Work to be completed - Rewrite the stretch of entries from the one containing "YUKI CAPACITY BAKAN" through the one containing "1 Kauri Crescent Matamata_0", replacing "Crescent" with "Street" and leaving everything else unchanged. Omit the pictures from your answer.

The data -
--------------------------------
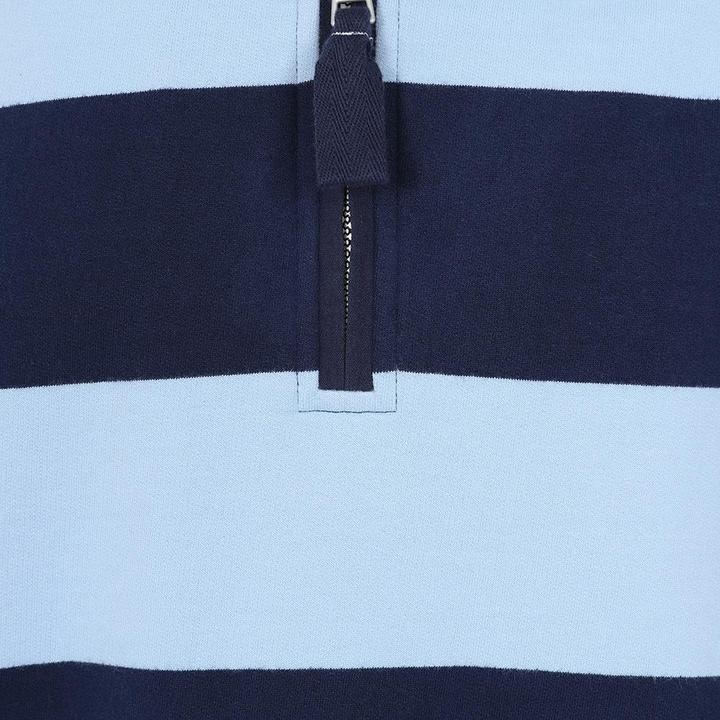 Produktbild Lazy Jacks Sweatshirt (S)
--------------------------------
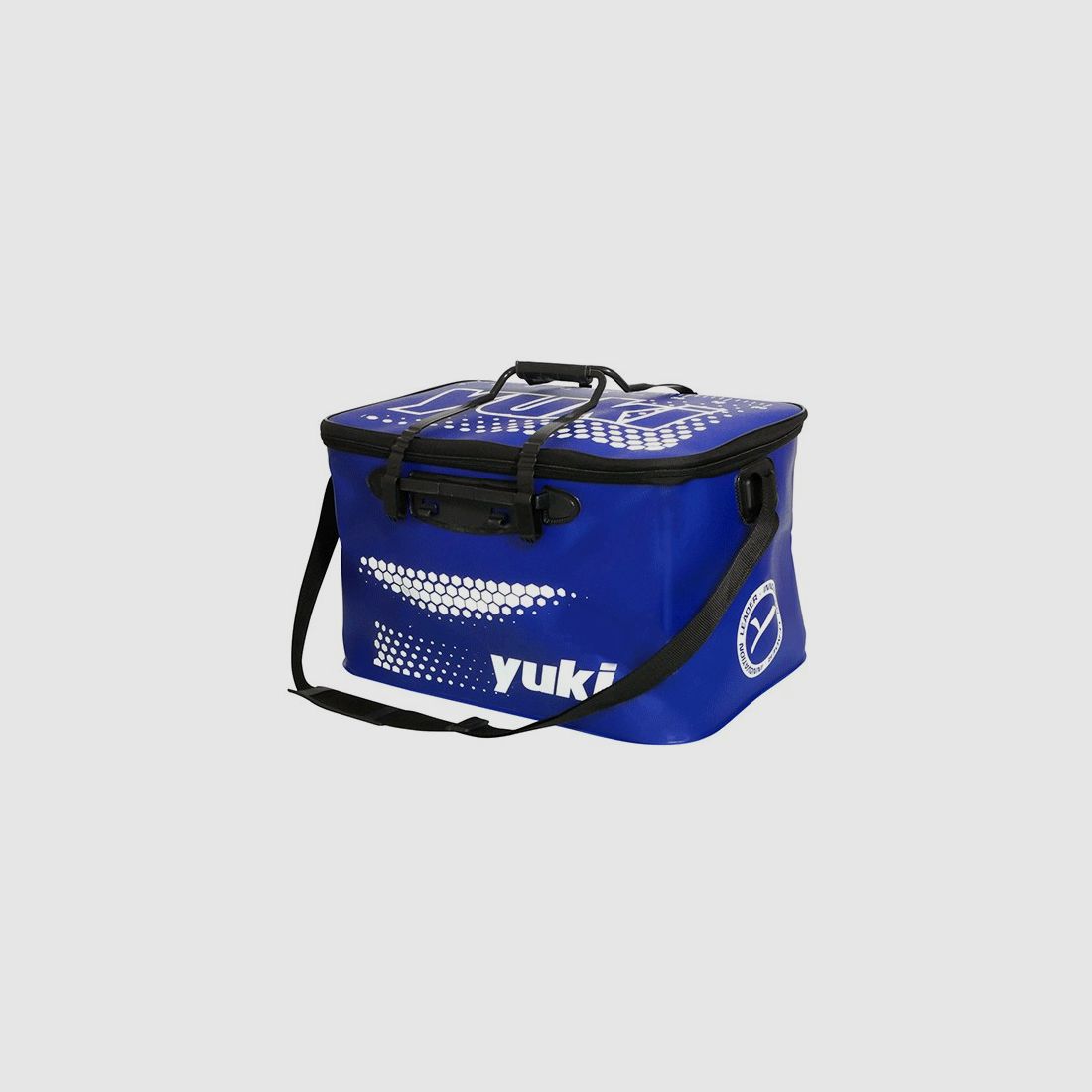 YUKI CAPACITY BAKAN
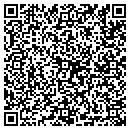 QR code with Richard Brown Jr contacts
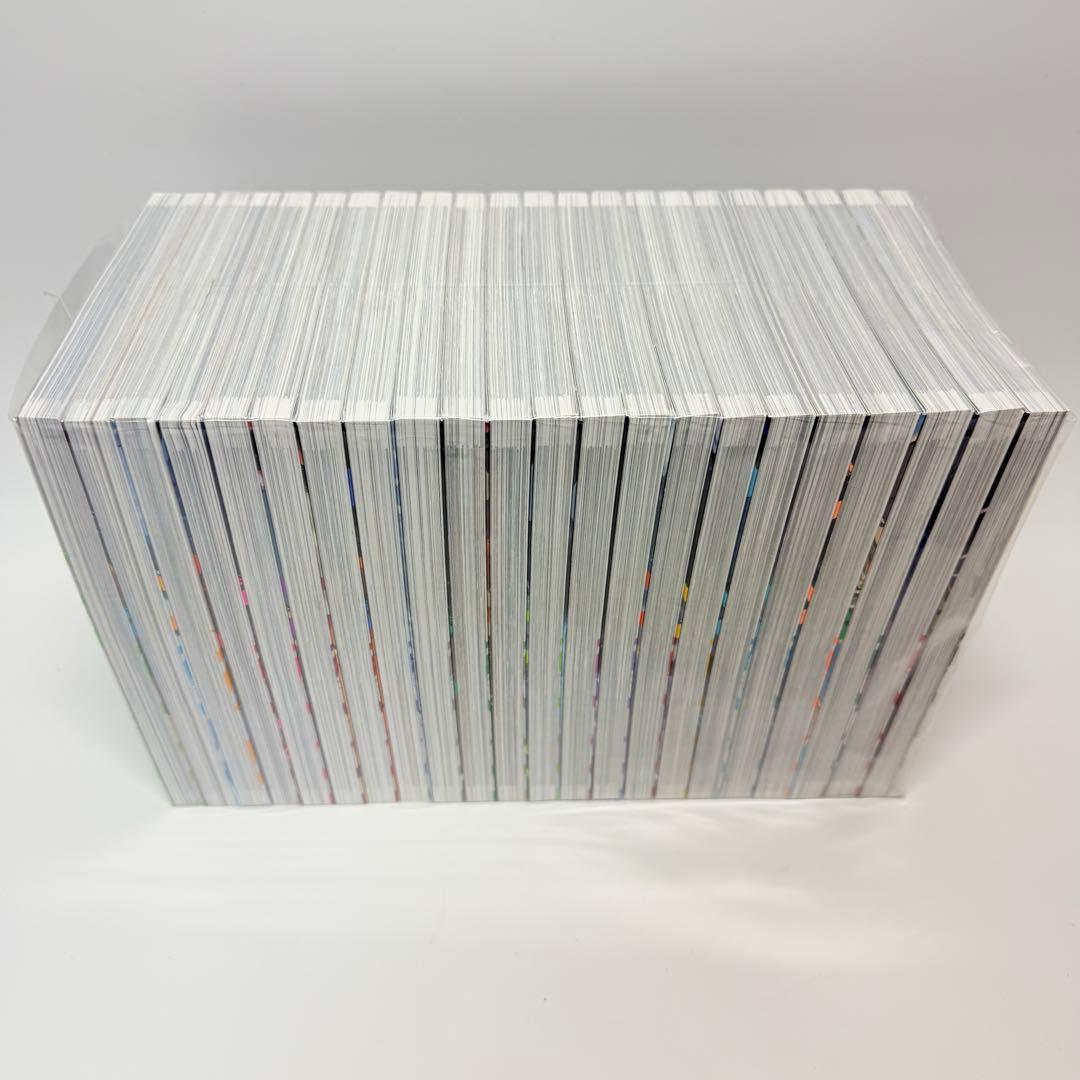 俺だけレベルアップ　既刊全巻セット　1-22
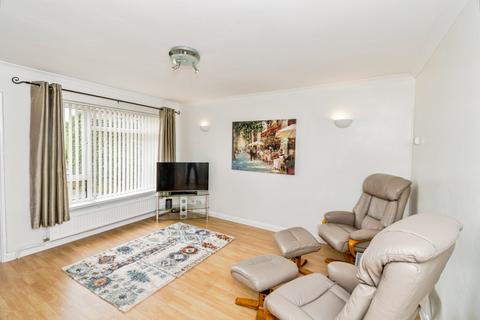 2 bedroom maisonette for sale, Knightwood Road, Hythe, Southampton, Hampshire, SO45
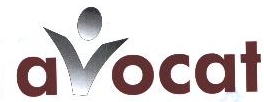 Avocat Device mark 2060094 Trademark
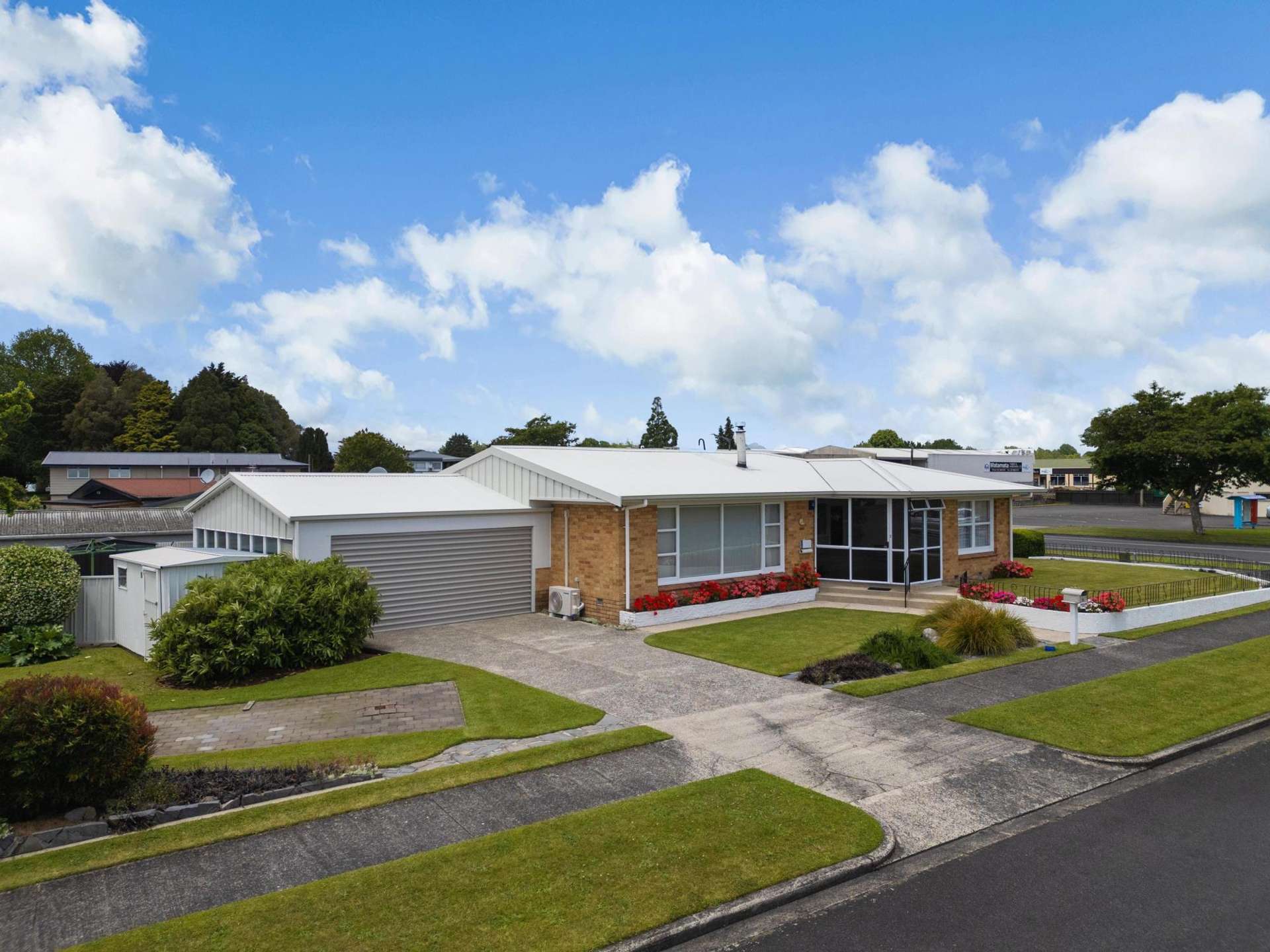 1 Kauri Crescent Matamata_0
--------------------------------
Exercise solution -
 YUKI CAPACITY BAKAN
 QR code with Richard Brown Jr contacts
 俺だけレベルアップ　既刊全巻セット　1-22
 2 bedroom maisonette for sale, Knightwood Road, Hythe, Southampton, Hampshire, SO45
 Avocat Device mark 2060094 Trademark
 1 Kauri Street Matamata_0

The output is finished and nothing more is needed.